Unlike today where small figures come in blind bags where you never know what you are going to get, Muscle came on a card with a clear bubble so you know what you are going to get. This was good and bad. Yes you could see what you were getting, but you may need only one figure and the other two would give you doubles. This was good for trading with your friends but in my school the kids were into Garbage Pail Kids trading. This was bad because now I needed to collect those too? I mean, Adam Bomb and Blasted Billy were cool but they were stickers.
The first three pack I got was from the A&P by our house. I stumbled upon them as we were passing from the frozen food section then through the isle of Generica. I still remember those yellow boxes with Helvetica text stating what was in the box: Noodles, Red Stuff, Not a Quaker Granola Bar. I can smell the store now, old recycled air with hint of pine-sol, and how I got Mr. T and G.I. Joe cereal from this very same store. This three pack led to another and another and another until I saw the nine pack. Oh my, a new world had opened up like a sinkhole in the earth. A complete collection? Quicker? Only our local Kmart had this and was a bit more pricey. Then there was a 27 pack!! TWENTY-SEVEN!!! Your could potentially buy 4 packs and have the entire set! This was great, but the price point was a bit too much for my little allowance to handle.

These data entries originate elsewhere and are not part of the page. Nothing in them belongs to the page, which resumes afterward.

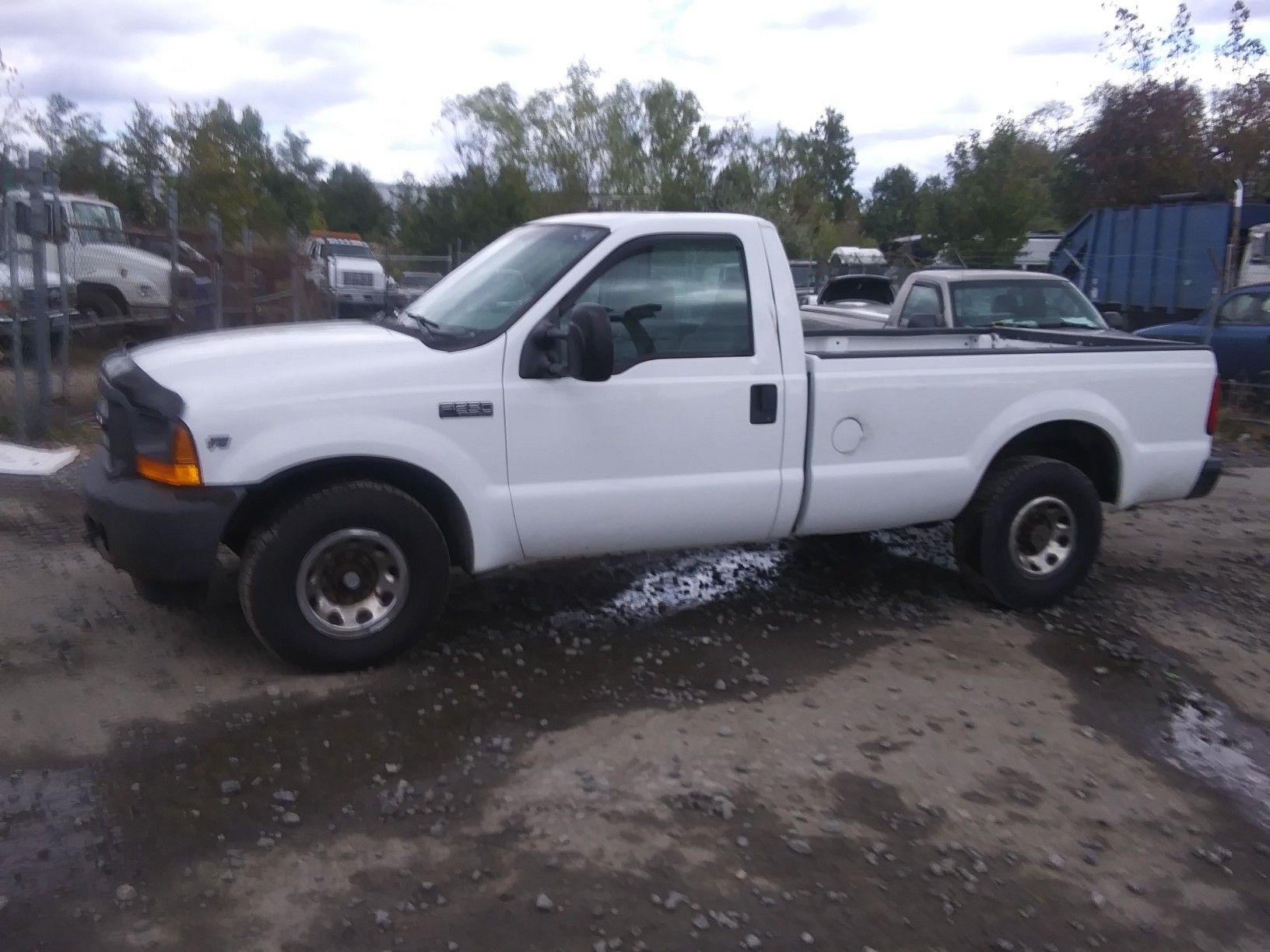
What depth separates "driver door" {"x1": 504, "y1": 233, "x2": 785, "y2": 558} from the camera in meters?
5.43

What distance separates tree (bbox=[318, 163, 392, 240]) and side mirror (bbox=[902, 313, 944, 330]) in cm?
4087

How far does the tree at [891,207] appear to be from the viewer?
5984 centimetres

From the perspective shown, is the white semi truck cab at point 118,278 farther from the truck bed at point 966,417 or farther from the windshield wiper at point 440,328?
the truck bed at point 966,417

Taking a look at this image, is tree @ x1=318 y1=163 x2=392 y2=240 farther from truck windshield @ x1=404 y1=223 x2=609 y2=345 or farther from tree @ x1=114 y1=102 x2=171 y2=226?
truck windshield @ x1=404 y1=223 x2=609 y2=345

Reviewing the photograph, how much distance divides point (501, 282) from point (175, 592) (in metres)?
2.03

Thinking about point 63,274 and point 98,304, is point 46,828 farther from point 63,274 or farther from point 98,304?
point 98,304

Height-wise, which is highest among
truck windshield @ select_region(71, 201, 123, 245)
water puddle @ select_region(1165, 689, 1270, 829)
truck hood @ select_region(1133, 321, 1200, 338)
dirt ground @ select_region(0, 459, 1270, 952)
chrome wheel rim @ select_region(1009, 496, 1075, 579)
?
truck windshield @ select_region(71, 201, 123, 245)

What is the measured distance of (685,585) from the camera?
696 centimetres

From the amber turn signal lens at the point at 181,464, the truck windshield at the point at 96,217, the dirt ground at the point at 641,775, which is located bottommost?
the dirt ground at the point at 641,775

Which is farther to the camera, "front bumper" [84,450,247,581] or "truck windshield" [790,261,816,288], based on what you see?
"truck windshield" [790,261,816,288]

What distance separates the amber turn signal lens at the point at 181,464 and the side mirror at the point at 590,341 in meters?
1.57

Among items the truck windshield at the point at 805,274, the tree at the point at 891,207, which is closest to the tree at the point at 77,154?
the truck windshield at the point at 805,274

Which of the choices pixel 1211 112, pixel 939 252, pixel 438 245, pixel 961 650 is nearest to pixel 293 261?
pixel 438 245

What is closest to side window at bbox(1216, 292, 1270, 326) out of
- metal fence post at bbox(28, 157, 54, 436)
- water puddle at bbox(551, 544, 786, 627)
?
water puddle at bbox(551, 544, 786, 627)
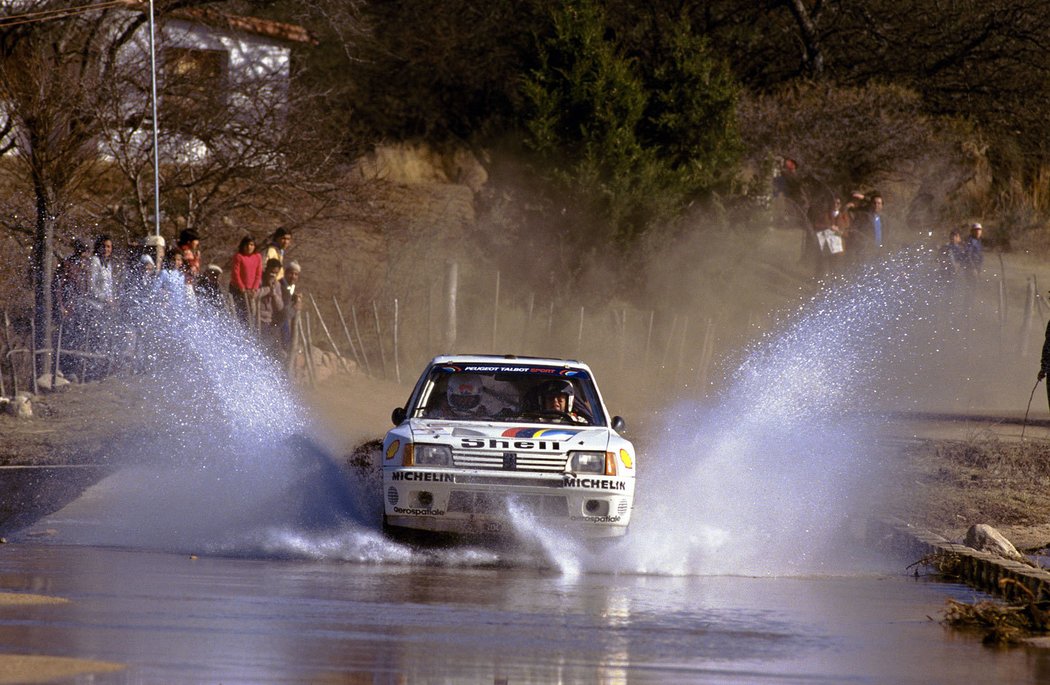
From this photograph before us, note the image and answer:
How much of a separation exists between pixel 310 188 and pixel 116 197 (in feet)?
9.94

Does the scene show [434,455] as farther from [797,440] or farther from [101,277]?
[101,277]

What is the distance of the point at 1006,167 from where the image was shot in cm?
3828

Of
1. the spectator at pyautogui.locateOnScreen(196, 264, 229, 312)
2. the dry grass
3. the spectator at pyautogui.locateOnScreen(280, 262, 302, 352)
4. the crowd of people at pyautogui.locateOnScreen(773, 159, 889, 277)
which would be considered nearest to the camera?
the dry grass

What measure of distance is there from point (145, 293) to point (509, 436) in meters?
9.13

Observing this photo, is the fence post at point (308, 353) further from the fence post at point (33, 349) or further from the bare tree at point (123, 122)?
the fence post at point (33, 349)

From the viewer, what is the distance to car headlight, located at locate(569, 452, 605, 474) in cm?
1173

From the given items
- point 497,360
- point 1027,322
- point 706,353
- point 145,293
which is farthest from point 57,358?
point 1027,322

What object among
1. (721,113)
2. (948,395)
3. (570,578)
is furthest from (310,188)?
(570,578)

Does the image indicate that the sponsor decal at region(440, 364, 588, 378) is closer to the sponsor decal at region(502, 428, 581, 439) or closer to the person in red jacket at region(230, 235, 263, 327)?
the sponsor decal at region(502, 428, 581, 439)

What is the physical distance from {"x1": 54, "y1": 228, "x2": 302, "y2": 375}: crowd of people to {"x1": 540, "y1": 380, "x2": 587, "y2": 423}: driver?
7.55 meters

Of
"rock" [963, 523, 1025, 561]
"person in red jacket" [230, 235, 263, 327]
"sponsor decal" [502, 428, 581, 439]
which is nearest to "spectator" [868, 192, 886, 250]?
"person in red jacket" [230, 235, 263, 327]

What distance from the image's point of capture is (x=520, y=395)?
13.3m

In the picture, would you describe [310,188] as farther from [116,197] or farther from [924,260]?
[924,260]

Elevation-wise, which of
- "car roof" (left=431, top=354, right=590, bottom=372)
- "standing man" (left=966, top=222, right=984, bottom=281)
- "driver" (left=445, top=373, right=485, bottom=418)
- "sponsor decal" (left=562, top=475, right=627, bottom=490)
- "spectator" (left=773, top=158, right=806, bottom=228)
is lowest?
"sponsor decal" (left=562, top=475, right=627, bottom=490)
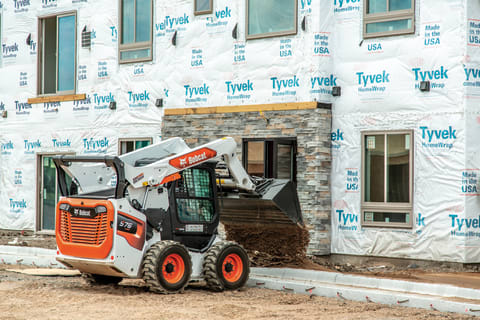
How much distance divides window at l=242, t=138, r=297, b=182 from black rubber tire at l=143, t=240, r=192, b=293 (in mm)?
5308

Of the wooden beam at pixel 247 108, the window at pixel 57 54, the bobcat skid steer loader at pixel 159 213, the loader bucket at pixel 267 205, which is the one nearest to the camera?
the bobcat skid steer loader at pixel 159 213

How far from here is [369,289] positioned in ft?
39.0

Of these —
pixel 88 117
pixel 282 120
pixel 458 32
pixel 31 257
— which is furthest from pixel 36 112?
pixel 458 32

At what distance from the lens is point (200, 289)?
39.7ft

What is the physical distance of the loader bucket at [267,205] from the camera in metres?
12.3

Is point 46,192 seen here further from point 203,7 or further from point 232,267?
point 232,267

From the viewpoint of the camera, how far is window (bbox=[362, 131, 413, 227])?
49.1 ft

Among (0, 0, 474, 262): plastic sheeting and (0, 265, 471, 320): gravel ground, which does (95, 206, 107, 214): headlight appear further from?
(0, 0, 474, 262): plastic sheeting

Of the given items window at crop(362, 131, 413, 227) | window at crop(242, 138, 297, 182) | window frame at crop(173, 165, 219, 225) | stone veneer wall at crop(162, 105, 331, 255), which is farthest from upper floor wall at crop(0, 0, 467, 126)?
window frame at crop(173, 165, 219, 225)

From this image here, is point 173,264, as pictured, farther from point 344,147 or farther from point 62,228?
point 344,147

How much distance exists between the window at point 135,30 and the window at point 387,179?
618cm

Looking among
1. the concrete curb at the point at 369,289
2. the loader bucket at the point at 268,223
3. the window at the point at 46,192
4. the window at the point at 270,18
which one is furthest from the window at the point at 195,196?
the window at the point at 46,192

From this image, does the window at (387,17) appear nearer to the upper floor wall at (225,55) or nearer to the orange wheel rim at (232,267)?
the upper floor wall at (225,55)

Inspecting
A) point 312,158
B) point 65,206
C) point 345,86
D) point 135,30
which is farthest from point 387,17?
point 65,206
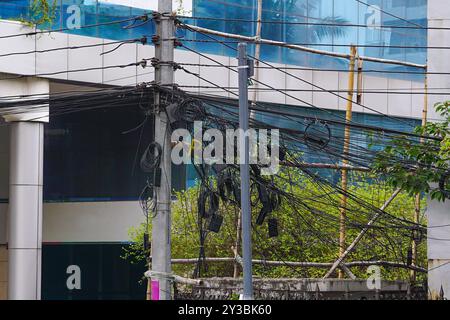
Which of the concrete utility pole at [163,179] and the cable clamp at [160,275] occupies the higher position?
the concrete utility pole at [163,179]

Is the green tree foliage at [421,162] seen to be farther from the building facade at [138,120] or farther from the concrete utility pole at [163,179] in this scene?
the building facade at [138,120]

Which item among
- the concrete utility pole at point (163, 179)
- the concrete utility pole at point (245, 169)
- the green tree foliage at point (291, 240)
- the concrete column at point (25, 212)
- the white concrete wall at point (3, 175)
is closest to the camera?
the concrete utility pole at point (245, 169)

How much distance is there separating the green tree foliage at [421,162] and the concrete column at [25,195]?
923 centimetres

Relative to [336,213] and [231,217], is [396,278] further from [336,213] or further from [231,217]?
[231,217]

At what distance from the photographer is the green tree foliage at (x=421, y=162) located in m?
19.4

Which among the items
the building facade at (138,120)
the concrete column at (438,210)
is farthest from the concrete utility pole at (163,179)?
the building facade at (138,120)

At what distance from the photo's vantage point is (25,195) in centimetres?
2616

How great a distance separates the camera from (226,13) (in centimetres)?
3058

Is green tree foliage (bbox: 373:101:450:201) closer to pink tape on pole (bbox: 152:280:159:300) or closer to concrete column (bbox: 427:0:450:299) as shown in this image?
concrete column (bbox: 427:0:450:299)

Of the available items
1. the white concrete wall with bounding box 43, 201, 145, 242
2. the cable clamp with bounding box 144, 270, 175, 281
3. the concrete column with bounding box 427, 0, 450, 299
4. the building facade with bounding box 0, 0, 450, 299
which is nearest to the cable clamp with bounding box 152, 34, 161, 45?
the cable clamp with bounding box 144, 270, 175, 281

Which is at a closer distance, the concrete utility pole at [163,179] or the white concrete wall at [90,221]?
the concrete utility pole at [163,179]

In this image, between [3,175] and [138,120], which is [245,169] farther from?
[3,175]
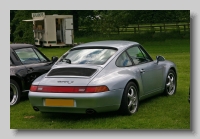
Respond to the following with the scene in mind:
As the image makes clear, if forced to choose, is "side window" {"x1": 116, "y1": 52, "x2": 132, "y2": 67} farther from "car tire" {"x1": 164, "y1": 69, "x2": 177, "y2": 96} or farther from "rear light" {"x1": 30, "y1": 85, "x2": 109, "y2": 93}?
"car tire" {"x1": 164, "y1": 69, "x2": 177, "y2": 96}

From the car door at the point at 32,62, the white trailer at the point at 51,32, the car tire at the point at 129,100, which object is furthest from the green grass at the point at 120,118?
the white trailer at the point at 51,32

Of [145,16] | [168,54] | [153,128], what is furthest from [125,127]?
[168,54]

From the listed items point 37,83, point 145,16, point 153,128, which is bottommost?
point 153,128

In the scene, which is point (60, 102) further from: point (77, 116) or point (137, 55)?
point (137, 55)

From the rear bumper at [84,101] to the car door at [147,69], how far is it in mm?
1006

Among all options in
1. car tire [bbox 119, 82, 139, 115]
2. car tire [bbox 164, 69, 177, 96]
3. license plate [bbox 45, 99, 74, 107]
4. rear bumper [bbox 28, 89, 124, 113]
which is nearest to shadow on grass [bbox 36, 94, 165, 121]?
car tire [bbox 119, 82, 139, 115]

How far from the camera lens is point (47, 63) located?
10023mm

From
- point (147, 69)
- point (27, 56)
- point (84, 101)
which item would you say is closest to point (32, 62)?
point (27, 56)

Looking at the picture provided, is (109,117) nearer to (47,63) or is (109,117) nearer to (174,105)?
(174,105)

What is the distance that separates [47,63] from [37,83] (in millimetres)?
2314

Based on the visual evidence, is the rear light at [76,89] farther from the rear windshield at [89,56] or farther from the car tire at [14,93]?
the car tire at [14,93]

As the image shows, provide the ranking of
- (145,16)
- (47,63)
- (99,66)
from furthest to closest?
(47,63), (145,16), (99,66)

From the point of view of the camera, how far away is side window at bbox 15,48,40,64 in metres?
9.59

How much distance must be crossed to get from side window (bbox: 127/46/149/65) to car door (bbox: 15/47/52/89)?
203 cm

With shoebox full in hand, how on earth was I going to keep track of all these figures? A checklist would be great but who wants to look at a piece of paper? Then it dawned on me. I kept all of the card backs and eventually noticed that there was a poster checklist that could be gotten for a few proofs of purchase! I sent off for the poster right away. Now, there was the wait. Like Ralph in a Christmas Story, I checked the mail everyday hoping that each passing day would be the day. The poster finally arrived and was promptly put up next to my Goonies and Michael Jackson posters and check marks were placed by which figures I had.